* **Extract provided**
One of the things I learnt early on in my career as a dealer is that most collectors do not look at their stamps. That is why most collections - in the areas in which I specialise in - are full of fakes. As someone once said, when you buy one of these collections in auction, you know that somewhere in it there will be a genuine stamp.

You know that there is going to be a problem with the ARTAR catalog when you look at the cover. Ten stamps from the 1919- 23 period of classic Armenian philately are illustrated, in colour. If I was looking at these in an auction catalog, I would count at least one as a fake.

Inside the catalog, there are beautiful illustrations of fascinating material, well presented. But the high quality of the production also allows you to see much that is doubtful or bad. Two examples:

The most common Armenian cancellation of the 1919 - 23 period is ERIVAN "d". It came into use some years before and it remained in use until 1924 - 25. Not surprisingly it has been forged: Tchilingirian and Ashford illustrate four different forgeries, Ceresa lists six. Since they wrote their books, new forgeries have been made.

The ARTAR catalog contains at least 25 colour illustrations which include strikes of ERIVAN "d", the first ones on page 9 and the last on page 183. I count 11 illustrations which show genuine examples of this cancellation; 7 which show forged cancellations; and 7 which I would not want to determine on the basis of a visual inspection of the catalog page - some are cancellations on dark stamps and so on. Some of the faked cancels I have seen before, outside the pages of this catalog.

* **To be done**
Carry the review of the ARTAR catalog of Armenian stamps above forward, starting after its last sentence.

* **Provided records**
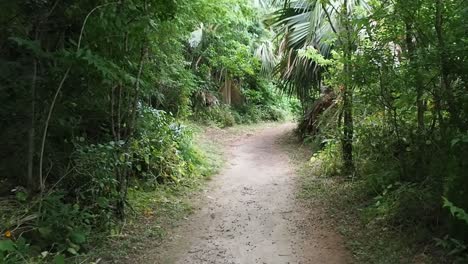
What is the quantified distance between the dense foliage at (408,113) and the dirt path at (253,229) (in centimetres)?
84

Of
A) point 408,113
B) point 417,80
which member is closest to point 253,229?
point 408,113

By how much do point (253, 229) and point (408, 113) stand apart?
245 cm

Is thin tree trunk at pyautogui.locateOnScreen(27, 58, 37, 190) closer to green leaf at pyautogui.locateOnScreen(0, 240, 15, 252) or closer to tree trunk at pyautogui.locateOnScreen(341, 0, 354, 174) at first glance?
green leaf at pyautogui.locateOnScreen(0, 240, 15, 252)

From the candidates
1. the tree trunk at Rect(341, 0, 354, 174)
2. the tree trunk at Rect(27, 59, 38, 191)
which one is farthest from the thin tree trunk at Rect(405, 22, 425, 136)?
the tree trunk at Rect(27, 59, 38, 191)

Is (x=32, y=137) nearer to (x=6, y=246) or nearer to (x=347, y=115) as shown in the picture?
(x=6, y=246)

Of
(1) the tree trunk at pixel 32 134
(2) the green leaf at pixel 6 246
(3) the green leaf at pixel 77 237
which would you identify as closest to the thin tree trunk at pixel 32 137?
(1) the tree trunk at pixel 32 134

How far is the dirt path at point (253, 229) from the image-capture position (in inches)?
185

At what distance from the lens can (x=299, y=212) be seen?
6223 millimetres

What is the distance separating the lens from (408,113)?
5.61 m

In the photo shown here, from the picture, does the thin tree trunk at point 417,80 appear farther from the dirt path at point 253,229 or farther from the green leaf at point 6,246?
the green leaf at point 6,246

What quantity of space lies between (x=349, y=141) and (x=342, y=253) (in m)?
3.03

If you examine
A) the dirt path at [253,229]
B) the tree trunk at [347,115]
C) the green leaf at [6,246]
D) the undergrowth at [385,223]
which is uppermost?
the tree trunk at [347,115]

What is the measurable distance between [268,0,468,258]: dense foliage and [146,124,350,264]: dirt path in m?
0.84

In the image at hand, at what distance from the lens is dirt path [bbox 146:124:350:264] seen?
15.4ft
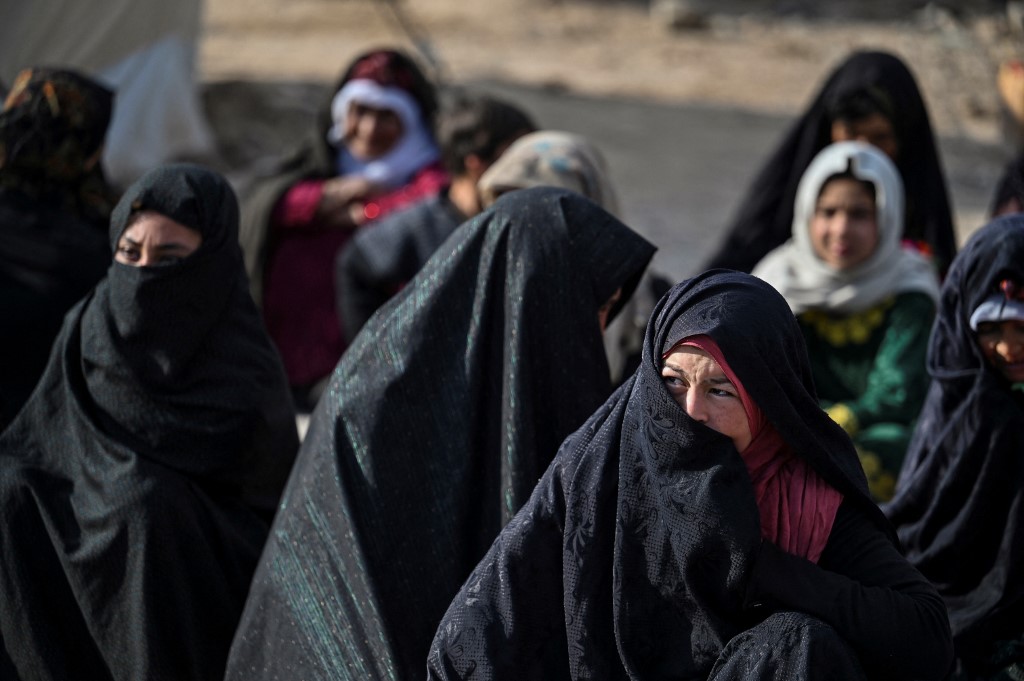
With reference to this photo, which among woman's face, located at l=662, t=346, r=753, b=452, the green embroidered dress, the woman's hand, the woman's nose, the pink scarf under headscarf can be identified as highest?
woman's face, located at l=662, t=346, r=753, b=452

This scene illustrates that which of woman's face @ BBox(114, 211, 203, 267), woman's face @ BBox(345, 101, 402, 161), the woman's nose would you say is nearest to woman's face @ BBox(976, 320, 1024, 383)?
the woman's nose

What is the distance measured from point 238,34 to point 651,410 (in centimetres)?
1172

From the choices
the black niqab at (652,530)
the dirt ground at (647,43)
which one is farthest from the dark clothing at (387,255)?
the dirt ground at (647,43)

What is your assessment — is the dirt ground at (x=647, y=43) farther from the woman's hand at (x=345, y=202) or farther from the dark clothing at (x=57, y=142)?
the dark clothing at (x=57, y=142)

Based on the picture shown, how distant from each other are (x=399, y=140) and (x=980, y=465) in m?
3.20

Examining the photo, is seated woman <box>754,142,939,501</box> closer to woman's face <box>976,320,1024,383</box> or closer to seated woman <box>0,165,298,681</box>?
woman's face <box>976,320,1024,383</box>

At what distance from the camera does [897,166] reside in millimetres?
5223

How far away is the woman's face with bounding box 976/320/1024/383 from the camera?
3188mm

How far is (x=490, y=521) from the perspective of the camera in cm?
298

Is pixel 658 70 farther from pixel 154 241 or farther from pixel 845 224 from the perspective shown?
pixel 154 241

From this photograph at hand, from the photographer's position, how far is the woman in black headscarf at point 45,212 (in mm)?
4156

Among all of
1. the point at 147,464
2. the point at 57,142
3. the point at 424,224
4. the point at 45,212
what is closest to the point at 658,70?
the point at 424,224

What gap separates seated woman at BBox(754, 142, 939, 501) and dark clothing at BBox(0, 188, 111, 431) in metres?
2.07

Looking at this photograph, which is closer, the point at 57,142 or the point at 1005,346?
the point at 1005,346
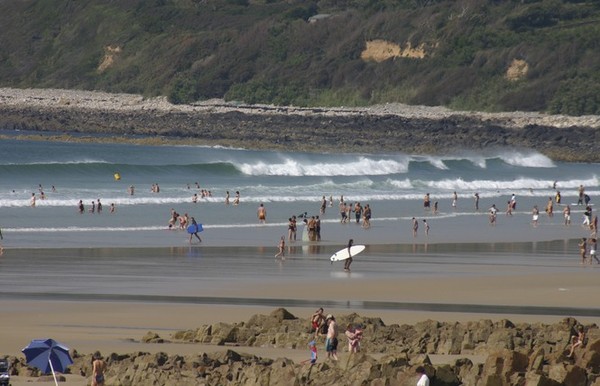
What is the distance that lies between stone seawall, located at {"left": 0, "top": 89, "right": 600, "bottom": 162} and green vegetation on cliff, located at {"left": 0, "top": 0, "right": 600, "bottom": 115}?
15.4 ft

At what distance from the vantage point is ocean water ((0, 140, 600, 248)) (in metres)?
36.3

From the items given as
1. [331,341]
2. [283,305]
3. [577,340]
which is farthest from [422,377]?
[283,305]

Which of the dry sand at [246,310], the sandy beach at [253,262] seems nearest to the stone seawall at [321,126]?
the sandy beach at [253,262]

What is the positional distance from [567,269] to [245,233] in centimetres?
1035

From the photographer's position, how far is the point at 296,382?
45.4 ft

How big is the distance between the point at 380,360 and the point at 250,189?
4264 centimetres

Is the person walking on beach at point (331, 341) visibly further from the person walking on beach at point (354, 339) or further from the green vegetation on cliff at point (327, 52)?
the green vegetation on cliff at point (327, 52)

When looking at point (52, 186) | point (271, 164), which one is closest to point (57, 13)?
point (271, 164)

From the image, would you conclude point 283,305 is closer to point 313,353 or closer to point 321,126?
point 313,353

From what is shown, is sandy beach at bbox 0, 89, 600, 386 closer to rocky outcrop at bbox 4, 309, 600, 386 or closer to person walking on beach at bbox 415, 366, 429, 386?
rocky outcrop at bbox 4, 309, 600, 386

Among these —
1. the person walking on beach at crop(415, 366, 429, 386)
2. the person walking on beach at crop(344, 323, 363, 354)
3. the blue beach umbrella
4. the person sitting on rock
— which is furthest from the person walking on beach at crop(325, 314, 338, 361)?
the blue beach umbrella

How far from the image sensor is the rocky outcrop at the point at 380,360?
13.7 meters

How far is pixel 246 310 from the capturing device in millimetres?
20953

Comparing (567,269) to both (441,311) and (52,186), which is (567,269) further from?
(52,186)
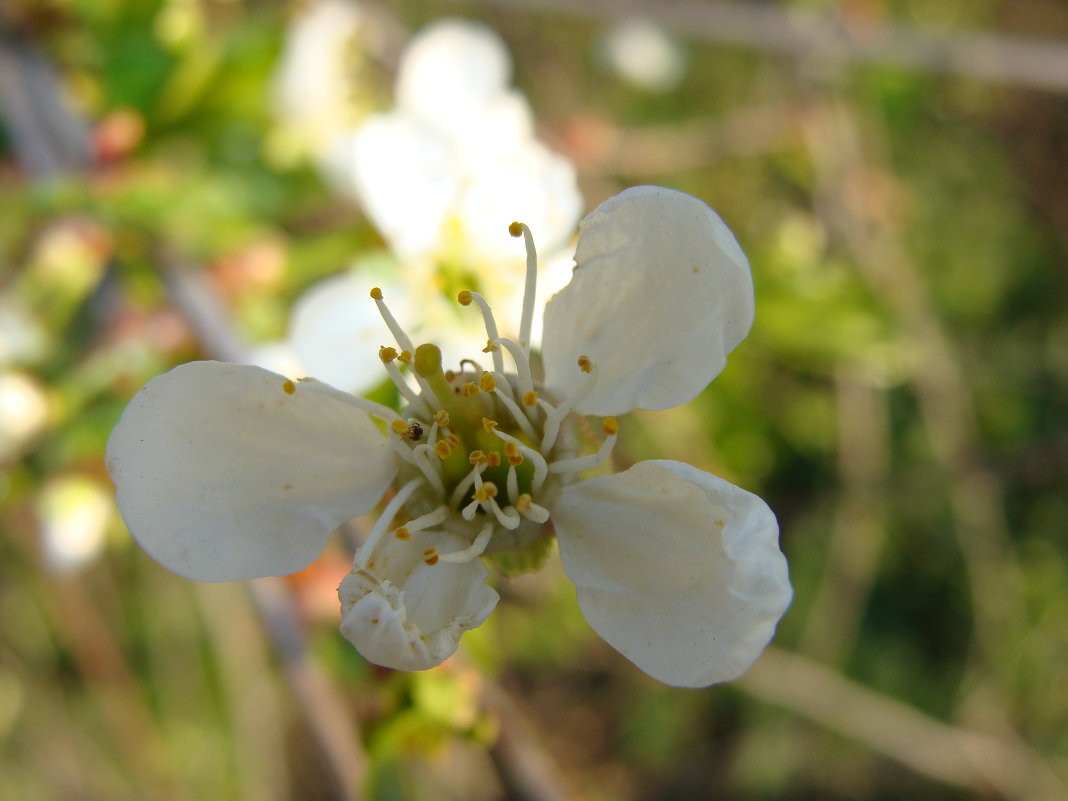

* **Reply**
If you want to see how I am doing it, compare the cancellation shown on page 12 with that shown as a receiver cancellation on page 49. Pay espcial attention to how the serial "d" is formed (I am sorry; I do not have Cyrillic on Blogger). The item on page 12 is the one with a forged cancellation. The item on page 49 shows an example of the genuine cancellation.

In my view, the author of a specialist catalog - someone with over 40 years' collecting experience - ought to have weeded out most of these fake cancels - they are not so hard to detect.

It is even easier to detect the faked ALEXANDROPOL "zhe" cancellation which seems to be of just one recent type and which I have seen before outside the pages of this catalog. I count at least 7 illustrations showing ALEXANDROPOL "zhe", of which 2 are genuine, 4 are fakes, and 1 not possible to determine.


Go to page 17 to see a very clear example of the fake, and page 166 to see a clear example of the genuine item on a lovely piece. Look at the serial "zhe" ; on the fake, this is a very poor copy indeed and its thin and elongated form has nothing to do with ageing or inking. The shape is completely wrong.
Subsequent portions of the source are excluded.